# Introduction
The objective of this notebook is to provide a brief introduction to the SIR compartmental epidemiology model and then
demonstrate how to run the model for various parameters. Christian Hill's SIR epidemic model example in
[Learning Scientific Programming with Python](https://scipython.com/book/chapter-8-scipy/additional-examples/the-sir-epidemic-model/)
served as inspiration for some of the material presented herein.

# Background
The SIR [model](https://en.wikipedia.org/wiki/Compartmental_models_in_epidemiology) is an epidemiological model that is useful for understanding how infectious disease in humans and animals evolve over time. It is a compartmental model
that divides the population into susceptible, infectious, and recovered groups. Given an initial population
distribution, it models the evolution of the number of people in each compartment over time.

\begin{equation*}
\large Susceptible\xrightarrow{\beta}Infectious\xrightarrow{\gamma}Recovered
\end{equation*}

where $\beta$ is the transmission rate and $\gamma$ is the recovery rate.
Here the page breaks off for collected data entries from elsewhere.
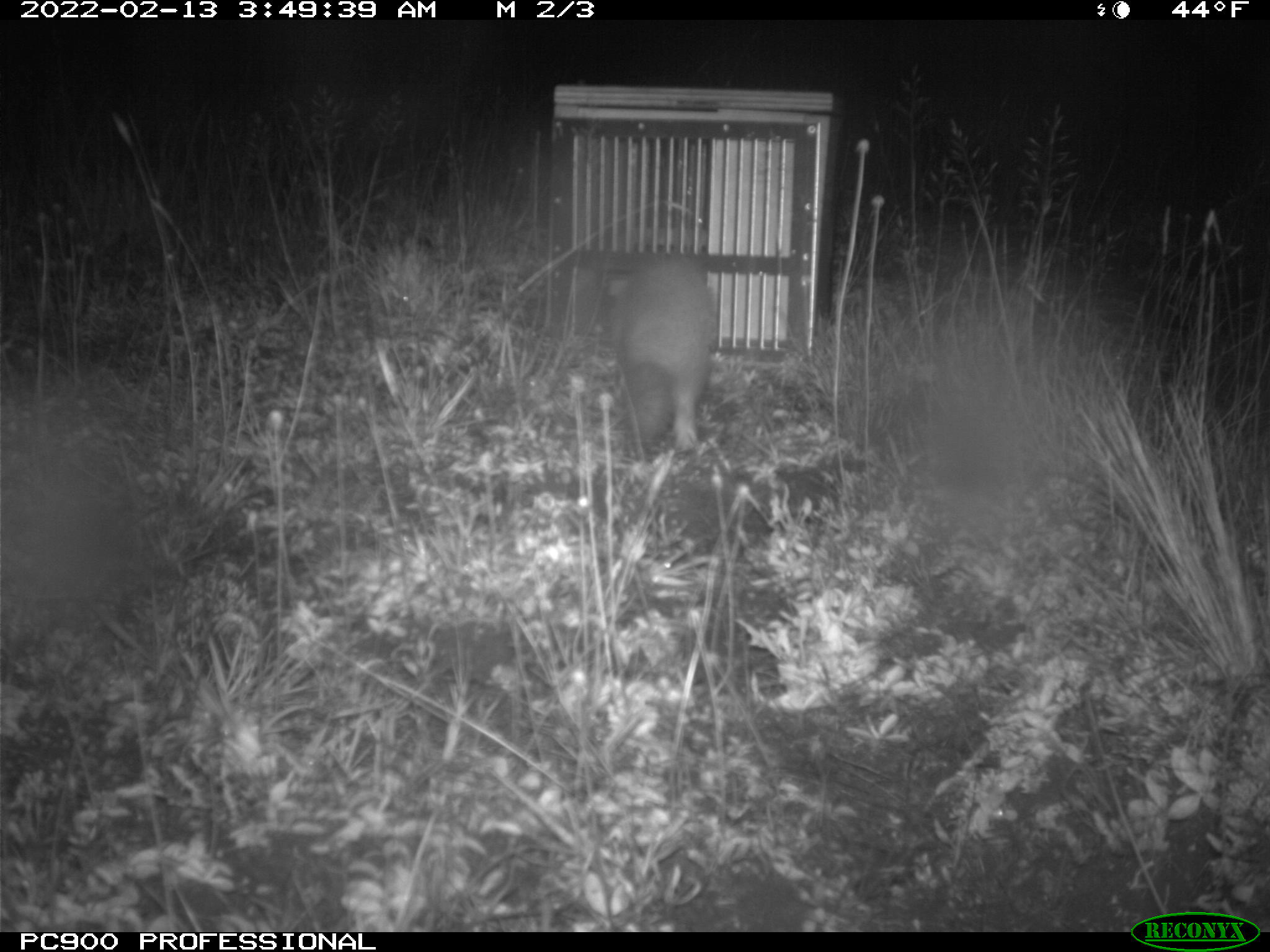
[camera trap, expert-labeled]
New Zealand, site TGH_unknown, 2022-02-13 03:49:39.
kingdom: Animalia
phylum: Chordata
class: Mammalia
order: Carnivora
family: Mustelidae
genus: Mustela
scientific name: Mustela furo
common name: ferret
Ferret (Mustela furo).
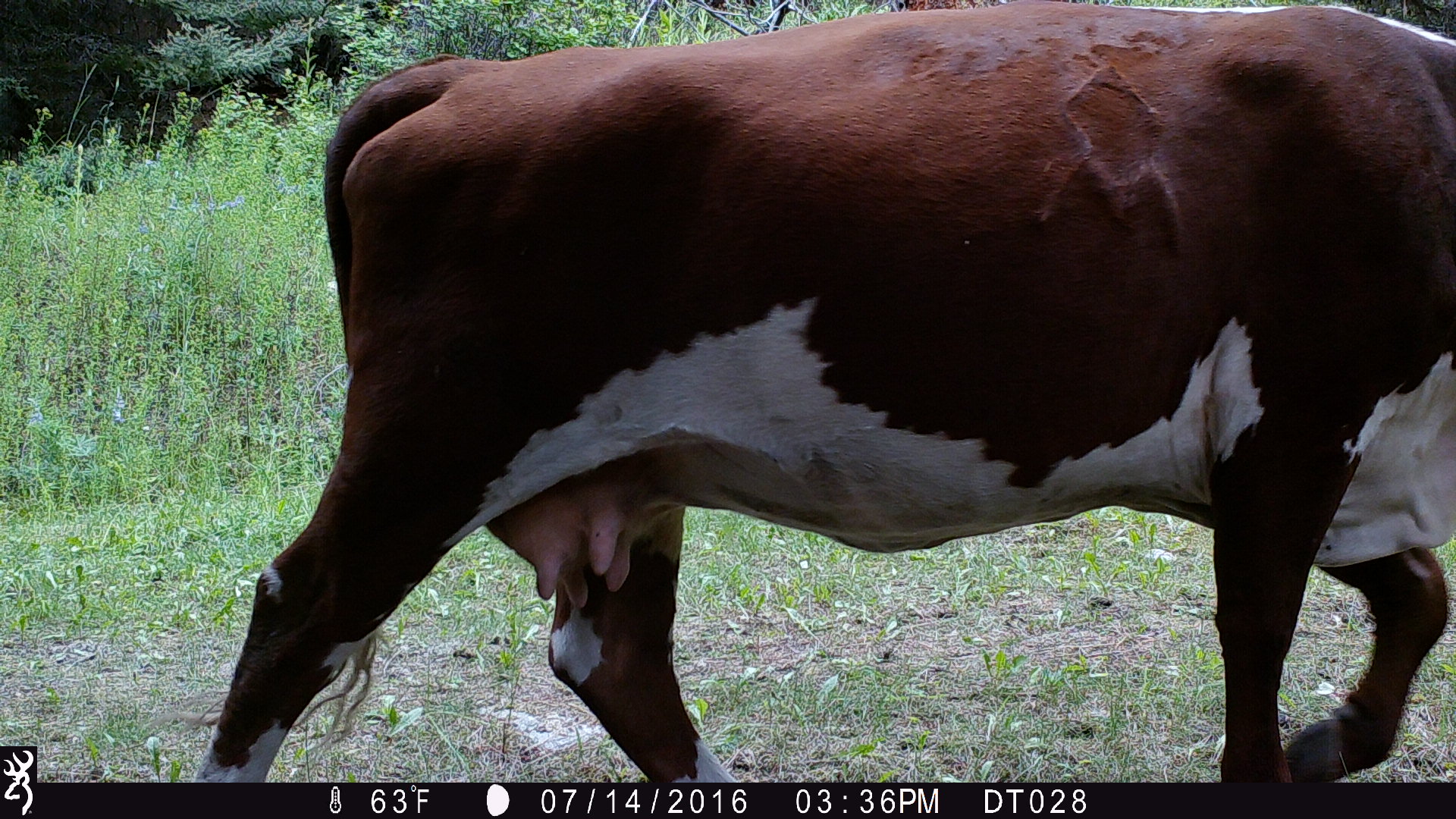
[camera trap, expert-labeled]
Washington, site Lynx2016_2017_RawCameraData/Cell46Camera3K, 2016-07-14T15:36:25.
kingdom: Animalia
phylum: Chordata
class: Mammalia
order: Artiodactyla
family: Bovidae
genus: Bos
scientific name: Bos taurus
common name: domestic cattle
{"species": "domestic cattle (Bos taurus)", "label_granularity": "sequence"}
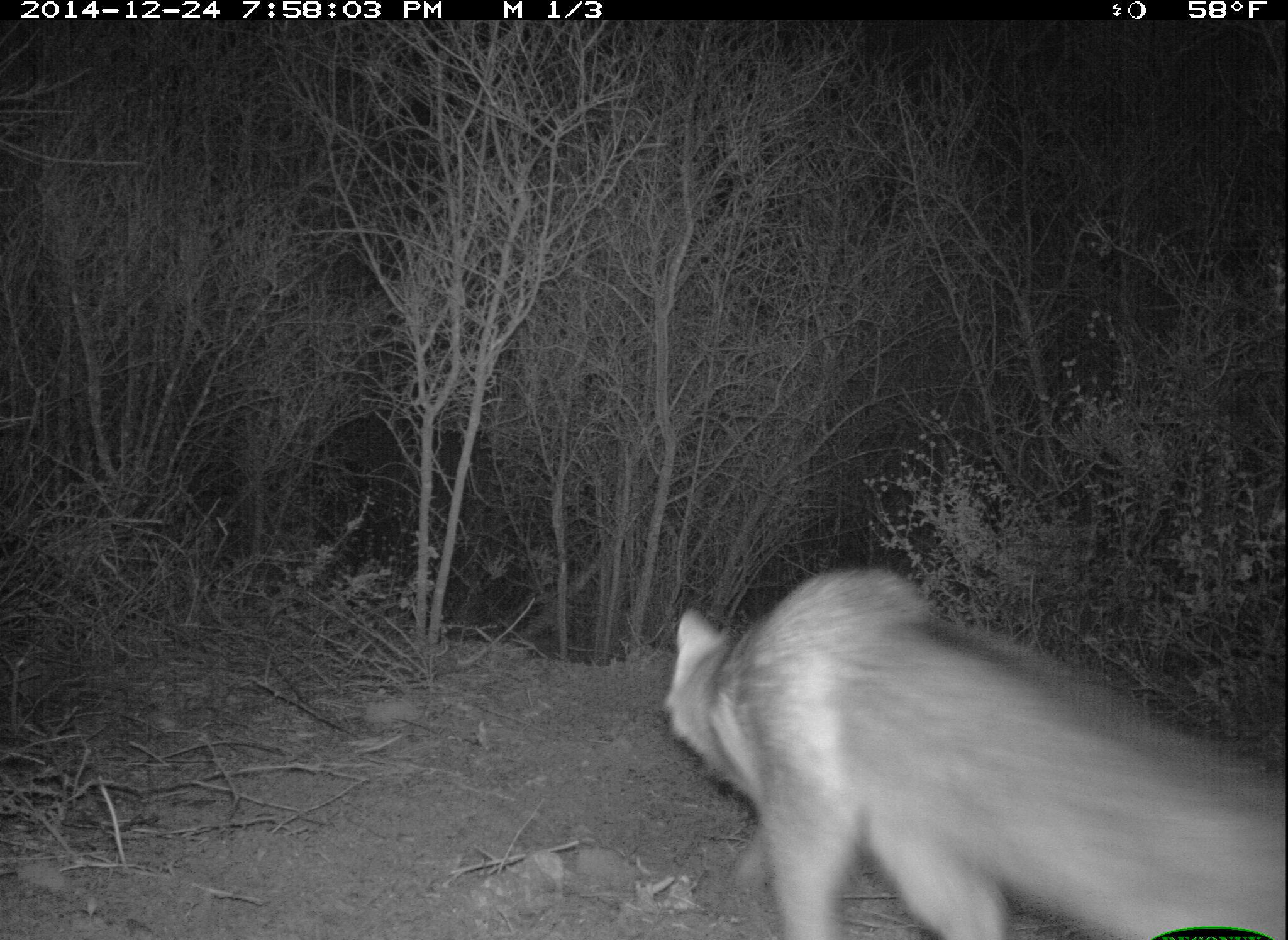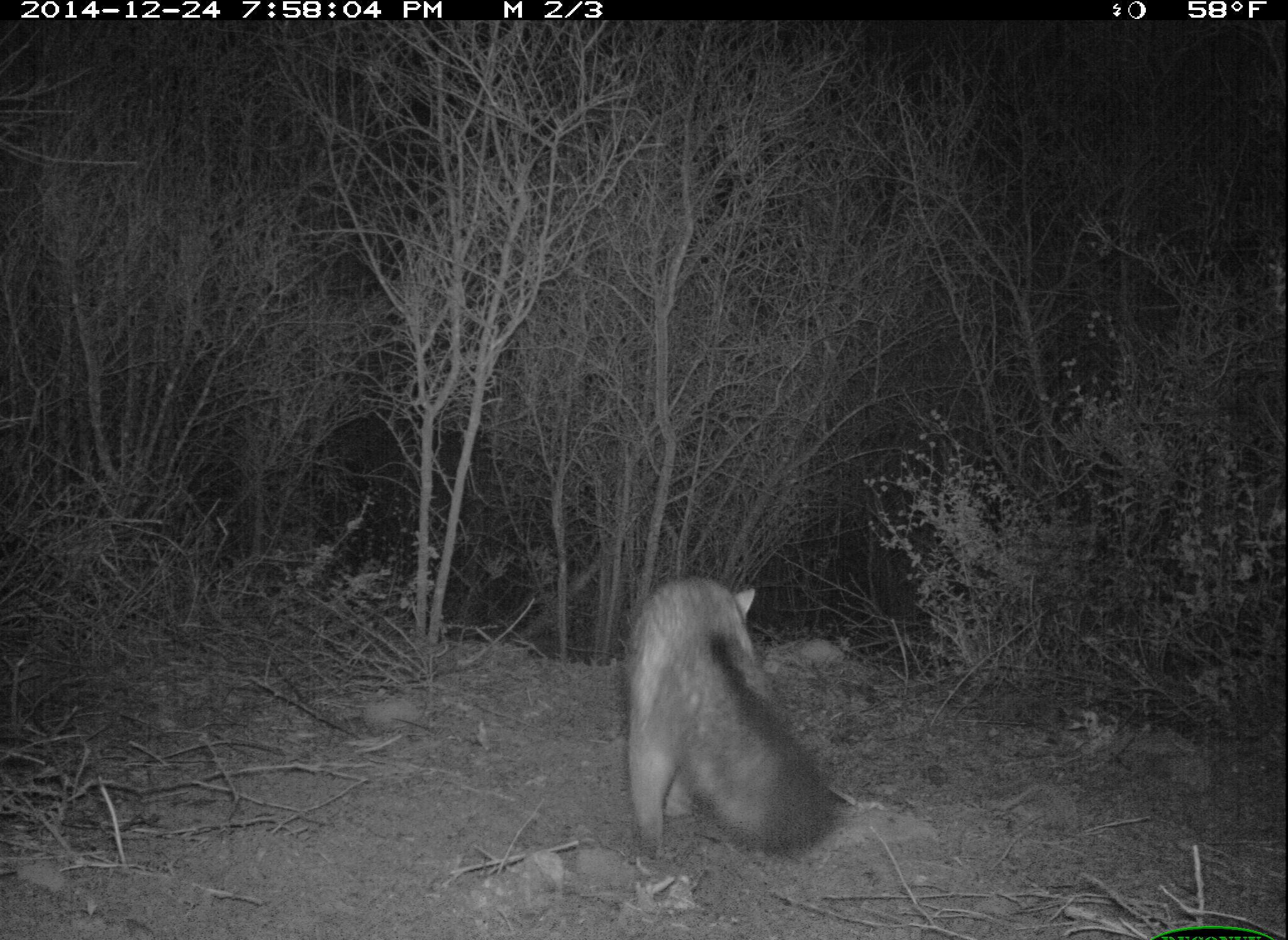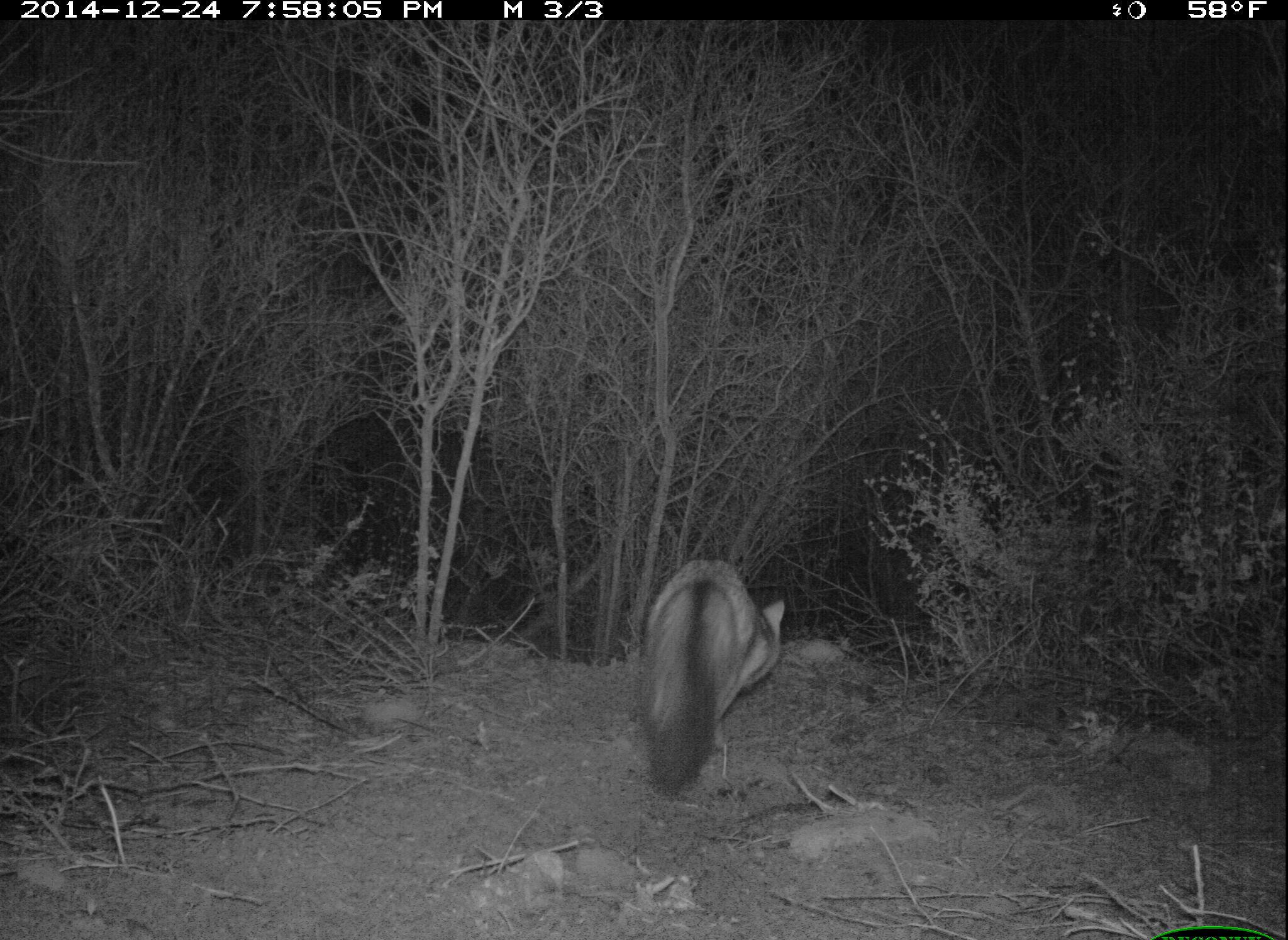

Both are rates and therefore have units
expressed in per unit time. Alternatively, $1/\beta$ and $1/\gamma$ are expressed in time units such as days, weeks,
or months. For the purposes of the SIR model, the recovered group no longer affects disease transmission because
they are either recovered, deceased, or immune.

# Why?
When studying computational fluid dynamics in graduate school we sometimes found that our computed fluid flows failed
to capture all of the features observed in the lab. In these cases, we always reminded ourselves that "nature got the
flow right." Models do not always capture every phenomena. The aphorism
["All models are wrong, but some are useful"](https://en.wikipedia.org/wiki/All_models_are_wrong) holds true for the
SIR model. Populations are not constant. Transmission rates are not constant. That said, the model provides insights
into the complex interactions that occur in real transmission. It shows the interaction between
transmission rate and recovery rate and how they interact in ways that are not intuitive.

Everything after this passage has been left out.